● WHAT YOU NEED TO DO
Word for word, copy the records and drop the pictures.

====== DATA EXTRACT ======

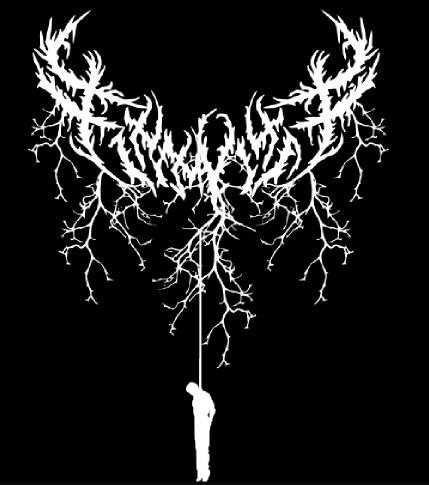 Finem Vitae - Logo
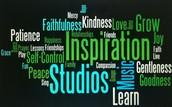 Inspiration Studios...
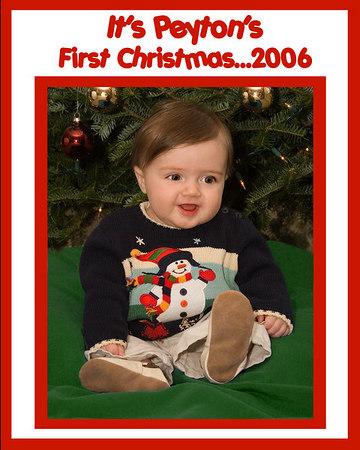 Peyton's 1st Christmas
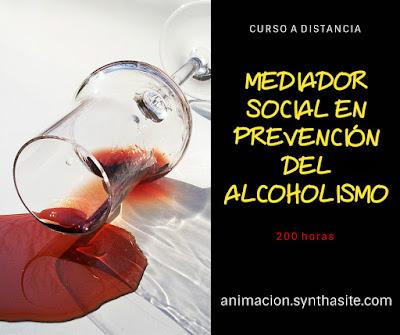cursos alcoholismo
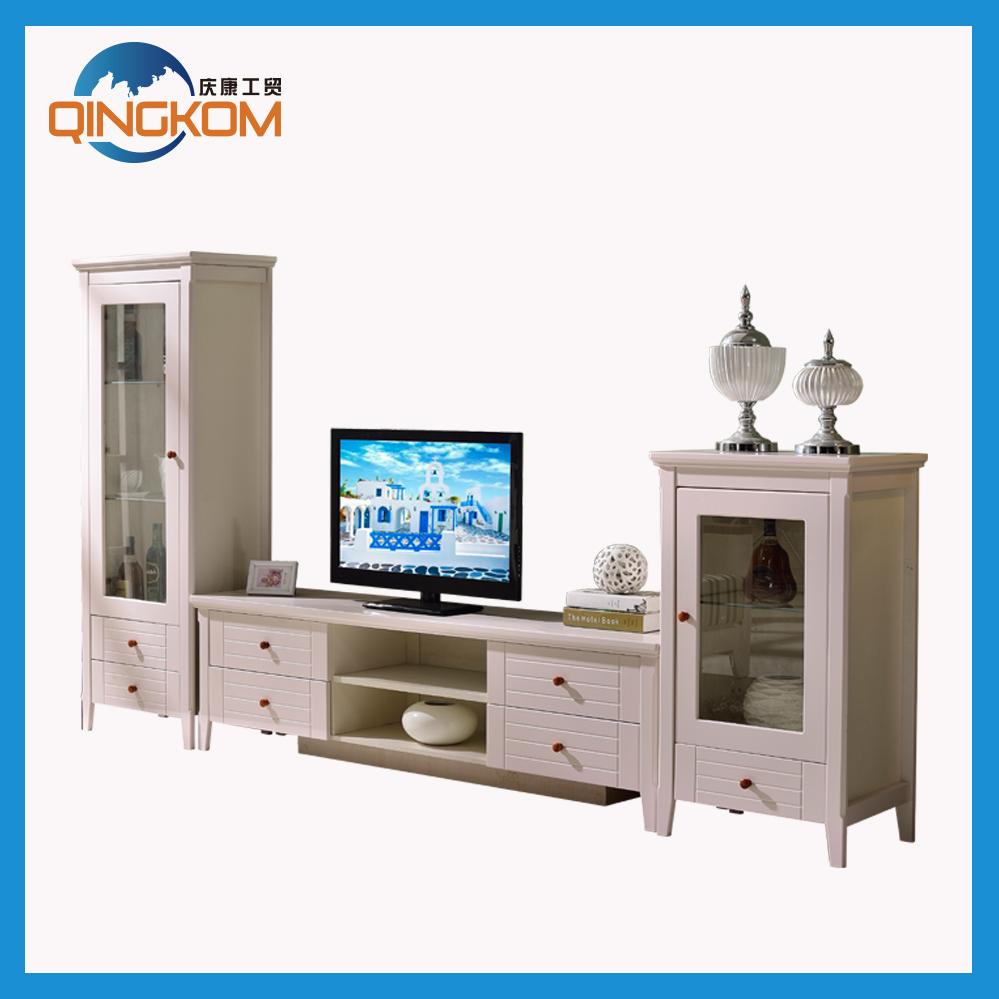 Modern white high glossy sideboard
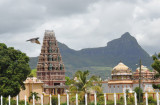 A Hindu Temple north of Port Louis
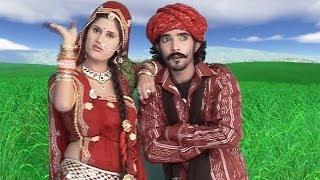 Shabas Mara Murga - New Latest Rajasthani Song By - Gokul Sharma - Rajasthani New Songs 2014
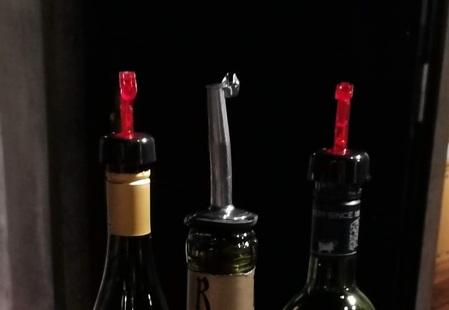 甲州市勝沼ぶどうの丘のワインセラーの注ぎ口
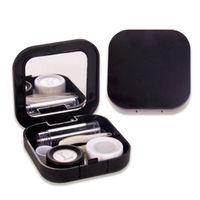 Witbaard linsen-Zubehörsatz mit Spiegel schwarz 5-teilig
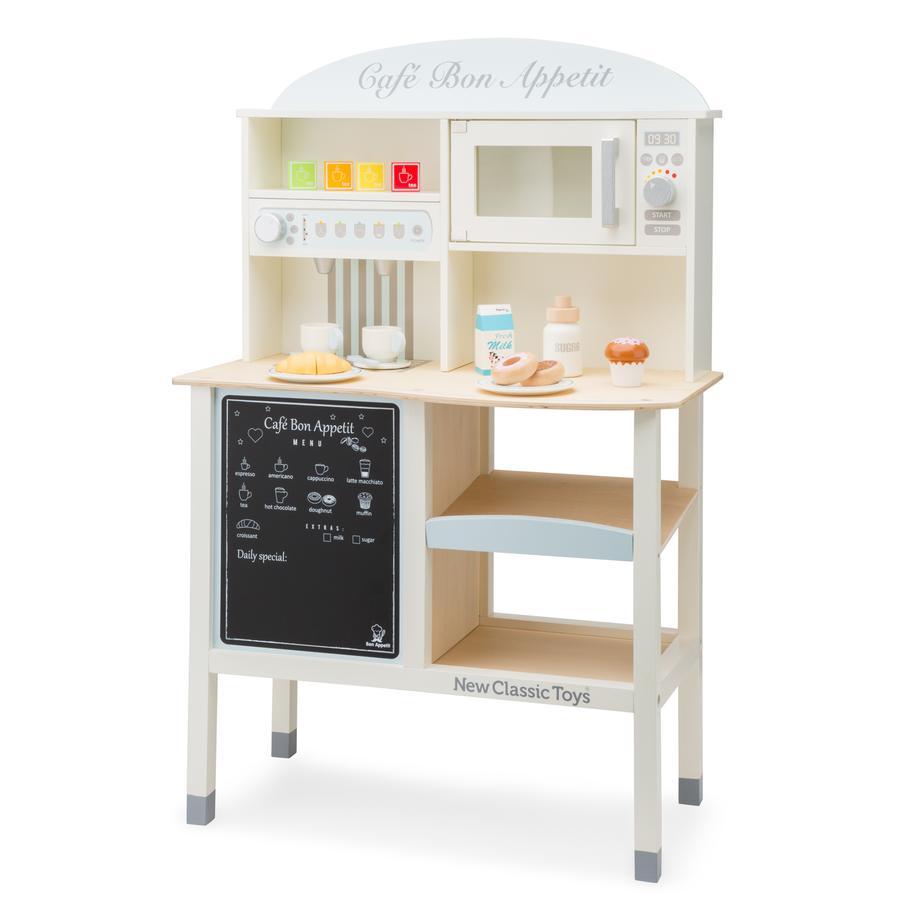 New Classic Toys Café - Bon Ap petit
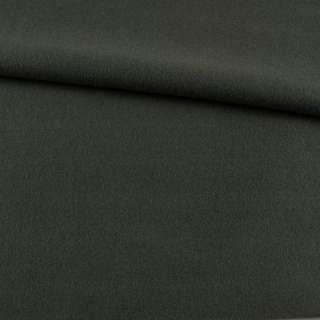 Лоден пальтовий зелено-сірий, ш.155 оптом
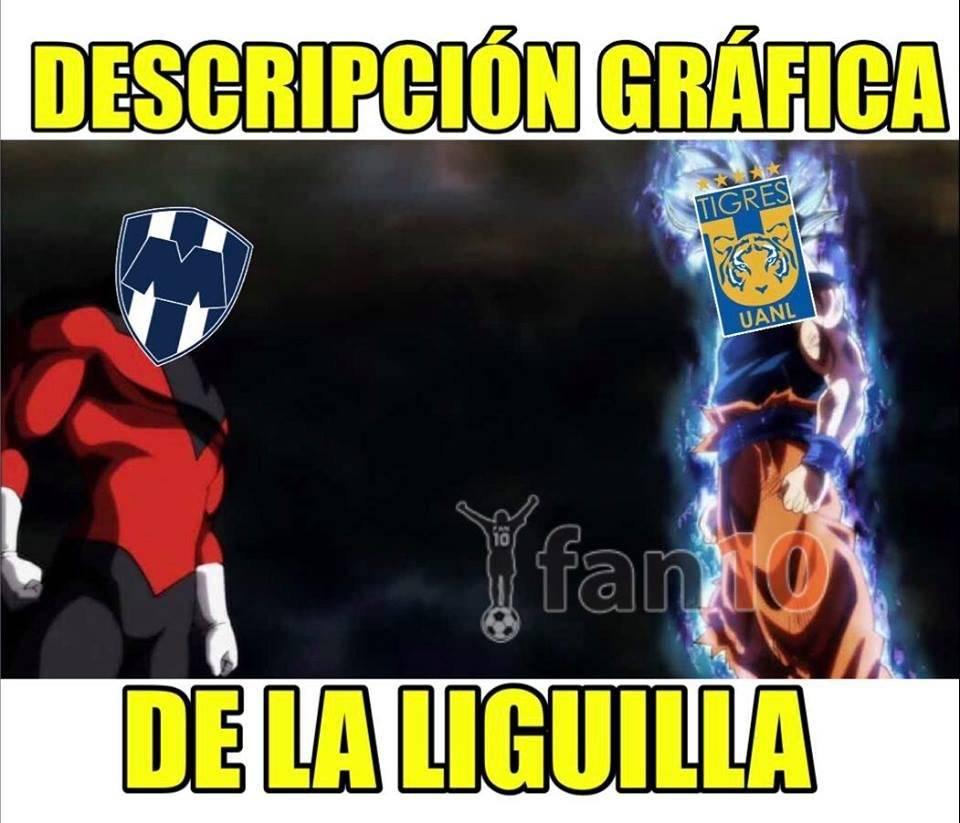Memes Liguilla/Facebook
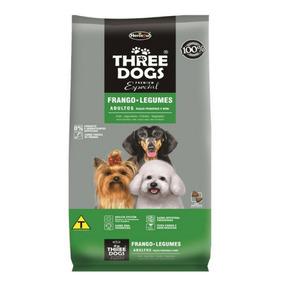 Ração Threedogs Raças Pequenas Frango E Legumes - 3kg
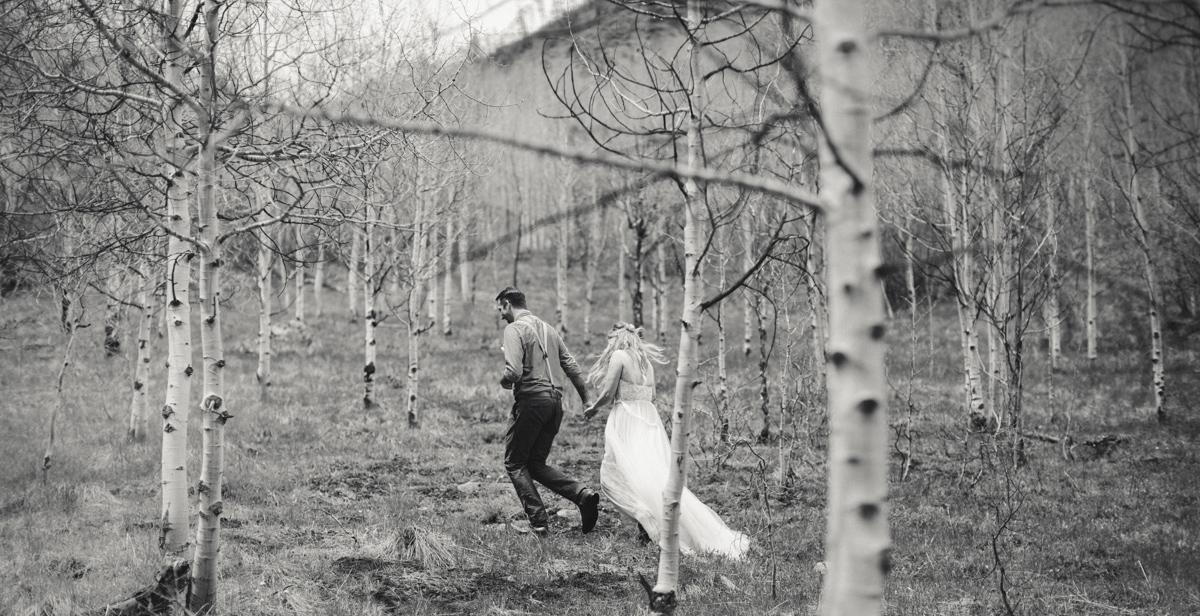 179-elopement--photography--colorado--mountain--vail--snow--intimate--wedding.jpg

======

● RESULT
 Finem Vitae - Logo
 Inspiration Studios...
 Peyton's 1st Christmas
cursos alcoholismo
 Modern white high glossy sideboard
 A Hindu Temple north of Port Louis
 Shabas Mara Murga - New Latest Rajasthani Song By - Gokul Sharma - Rajasthani New Songs 2014
 甲州市勝沼ぶどうの丘のワインセラーの注ぎ口
 Witbaard linsen-Zubehörsatz mit Spiegel schwarz 5-teilig
 New Classic Toys Café - Bon Ap petit
 Лоден пальтовий зелено-сірий, ш.155 оптом
Memes Liguilla/Facebook
 Ração Threedogs Raças Pequenas Frango E Legumes - 3kg
 179-elopement--photography--colorado--mountain--vail--snow--intimate--wedding.jpg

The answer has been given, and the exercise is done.